Just to be clear, what does default() do that makes the code change?
And is removing it, changes any behaviour in the sample code? Is it redundant and I just seeing a side effect of it in the outputted assemenly?
Default assigns a value to the (entire) record.
- In this case the value is zero / nil.
- In this case the record and the field in it are the same thing (so the record could have padding)
So in this case it does the same change as the ":= nil" => but it may use different assembler code. And that may mean the code occupies a different count of bytes. And subsequent code gets shifted. => changing alignment (in this case of the loop) => having effects on how fast it runs.
Your CPU does a lot more than you expect.
"mov rax, [address]" (move data between mem and register)
The CPU produces a whole program from that. So called micro-ops. And those get executed. That translation can be cached. And that can have an effect on the speed.
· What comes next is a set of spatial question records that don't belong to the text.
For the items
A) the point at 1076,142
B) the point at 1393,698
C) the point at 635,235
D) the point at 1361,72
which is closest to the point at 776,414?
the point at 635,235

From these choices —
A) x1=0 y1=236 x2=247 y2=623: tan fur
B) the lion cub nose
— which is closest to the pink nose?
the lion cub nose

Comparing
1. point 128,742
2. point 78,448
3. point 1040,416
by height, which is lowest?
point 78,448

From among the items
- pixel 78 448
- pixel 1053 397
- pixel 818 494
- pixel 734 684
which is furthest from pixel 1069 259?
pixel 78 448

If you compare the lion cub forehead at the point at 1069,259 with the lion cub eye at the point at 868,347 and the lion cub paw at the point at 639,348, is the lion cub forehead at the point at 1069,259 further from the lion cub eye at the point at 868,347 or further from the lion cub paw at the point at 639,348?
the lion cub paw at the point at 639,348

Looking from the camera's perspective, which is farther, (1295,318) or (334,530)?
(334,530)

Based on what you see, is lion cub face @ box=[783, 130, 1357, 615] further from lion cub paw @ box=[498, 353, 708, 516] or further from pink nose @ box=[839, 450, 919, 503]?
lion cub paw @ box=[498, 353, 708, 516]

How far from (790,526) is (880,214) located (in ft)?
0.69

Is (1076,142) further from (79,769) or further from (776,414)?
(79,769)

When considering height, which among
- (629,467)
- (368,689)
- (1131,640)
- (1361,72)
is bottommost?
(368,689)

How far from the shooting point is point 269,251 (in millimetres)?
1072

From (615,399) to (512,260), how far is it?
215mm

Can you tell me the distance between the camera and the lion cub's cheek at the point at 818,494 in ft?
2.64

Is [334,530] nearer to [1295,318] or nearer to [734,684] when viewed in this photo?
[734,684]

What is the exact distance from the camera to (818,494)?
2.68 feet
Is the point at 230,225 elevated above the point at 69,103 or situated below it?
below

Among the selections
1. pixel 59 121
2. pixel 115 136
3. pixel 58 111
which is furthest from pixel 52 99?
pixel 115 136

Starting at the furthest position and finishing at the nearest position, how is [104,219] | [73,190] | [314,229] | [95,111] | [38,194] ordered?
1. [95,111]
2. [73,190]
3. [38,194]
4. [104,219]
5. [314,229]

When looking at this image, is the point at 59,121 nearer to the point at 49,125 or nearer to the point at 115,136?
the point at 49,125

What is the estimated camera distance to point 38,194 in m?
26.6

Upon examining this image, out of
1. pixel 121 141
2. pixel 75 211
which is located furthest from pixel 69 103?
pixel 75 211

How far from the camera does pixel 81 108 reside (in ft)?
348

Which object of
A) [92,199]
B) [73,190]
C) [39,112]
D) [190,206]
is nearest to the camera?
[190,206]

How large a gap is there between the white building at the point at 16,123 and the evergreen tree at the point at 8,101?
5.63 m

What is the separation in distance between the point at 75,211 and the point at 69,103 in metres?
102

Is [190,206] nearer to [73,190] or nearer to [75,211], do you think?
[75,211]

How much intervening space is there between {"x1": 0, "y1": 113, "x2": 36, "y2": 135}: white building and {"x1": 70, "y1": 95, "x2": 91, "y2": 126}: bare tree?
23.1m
But caching at bounds is not all.
Sometimes a list of steps can be changed in order, still meaning the same (e.g. "A:=1; b:=2;" can be swapped). That also happens sometimes with conditions and other specific ops.
Depending on the order, the speed may differ (And no, don't try to reorder your Pascal code => that wont do no good.
This is about the assembler level. You can't affect that)
Because, if in the correct order, your CPU can do them in parallel. But only if in the correct order.
And there are way more things affecting speed.
What you can affect, is in which order to access data in memory. And this can have an impact on cache usage (data/memory cache).
And looking at algorithms used: Keyword "Big O"
Then again => Is that code actually worth the optimization?
How often is it called? How much percentage time of your app does it take? If you speed it up by 5% (in real life, not in an artificial benchmark), how much does your app gain?
Because lets pretend that code makes it to 10% of the runtime of your app. And you speed it up by 5% => Your app will be only 0.5% faster.